Recently, we identified dysregulation of intracellular zinc as having a major role in driving CD8+ T cell dysfunction [24]. We found that metallothioneins (MT1 and MT2), proteins that function as intracellular zinc chaperones and intracellular zinc availability are increased in dysfunctional CD8+ TILs [24]. Indeed, loss of MT1 and MT2 expression resulted in normalization of intracellular zinc, improved CD8+ TIL functionality, and tumor growth control in a mouse model of melanoma. Unsupervised analysis of the RNA profiles of TILs from wildtype and MT1/2 deficient mice, in which CD8+ TILs do not exhibit a dysfunctional phenotype, allowed us to obtain a separate ranking of genes by their association with activated and dysfunctional T cell phenotypes. Using these rankings, we defined four separate modules, consisting of four ranked lists of genes associated with (1) dysfunction (but not activation), (2) activation (but not dysfunction), (3) activation and dysfunction and (4) neither (a “naïve/memory-like” module) [24] (Figure 1b). Our rankings aligned well with expected enrichments from the MSigDB database [24], and were also found to correlate well with gene signatures extracted from a single-cell transcriptomic study of melanoma in humans [30].

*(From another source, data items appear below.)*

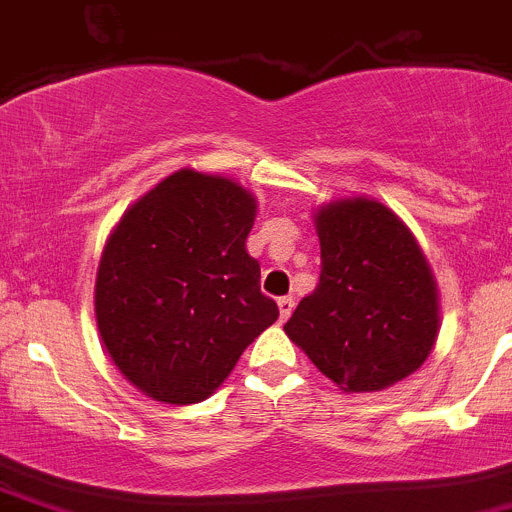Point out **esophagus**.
I'll return each instance as SVG.
<instances>
[{
  "instance_id": "obj_1",
  "label": "esophagus",
  "mask_w": 512,
  "mask_h": 512,
  "mask_svg": "<svg viewBox=\"0 0 512 512\" xmlns=\"http://www.w3.org/2000/svg\"><path fill=\"white\" fill-rule=\"evenodd\" d=\"M277 307H280V320L285 322L287 317L292 315V310H295V297H290V295L280 297V300H277Z\"/></svg>"
}]
</instances>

The shared activation/dysfunction module

The activation/dysfunction module, defined to be genes that scored highly for both activation and dysfunction, was strongly associated with a previously annotated signature of dysfunctional virus-specific CD8+ T cells in chronic LCMV infection (Doering et al., 2012). Included in the activation/dysfunction module were most co-inhibitory receptors (PD-1, CTLA-4, Tim-3, Lag3, etc.), emphasizing the association of these receptors with states of T cell activation and dysfunction and underscoring the need for more precise markers to distinguish between activated and dysfunctional CD8+ T cell states. Interestingly, we found that co-stimulatory receptors (4-1BB, OX-40, GITR) that are members of the TNF superfamily were also included in this gene module, indicating a role for co-stimulatory receptors belonging to the TNF superfamily in counter-balancing the action of co-inhibitory receptors [24].

The dysfunction module

The dysfunction module was defined to be the set of genes that scored high for dysfunction but low for activation, thus specifying a transcriptional program associated with dysfunction that is isolated from CD8+ T cell activation. The dysfunction module significantly overlapped with genes up-regulated in regulatory Ly49+CD8+ cells [31], suggesting possible regulatory features for cells with high expression of this gene module. Within this module, we found that Gata3 was the highest-ranking transcription factor of those consistent across our analyzed datasets. Indeed, transfer of tumor-specific CRISPR-Cas9 deleted Gata3 CD8+ T cells resulted in reduced tumor growth and higher cytokine expression as compared to control CD8+ T cells, validating Gata3 as a driver of CD8+ T cell dysfunction [24]. We further found Helios (Ikzf2) to rank highly among transcription factors in this module. Indeed, Helios is highly expressed in regulatory Ly49+CD8+ T cells and has been shown to be required for the stable inhibitory capabilities of this regulatory population [31]. Interestingly, Helios has been highlighted in association with CD8+ T cell dysfunction in chronic LCMV infection [22] and is up-regulated by NFAT, which has also been implicated in CD8+ T cell dysfunction [25].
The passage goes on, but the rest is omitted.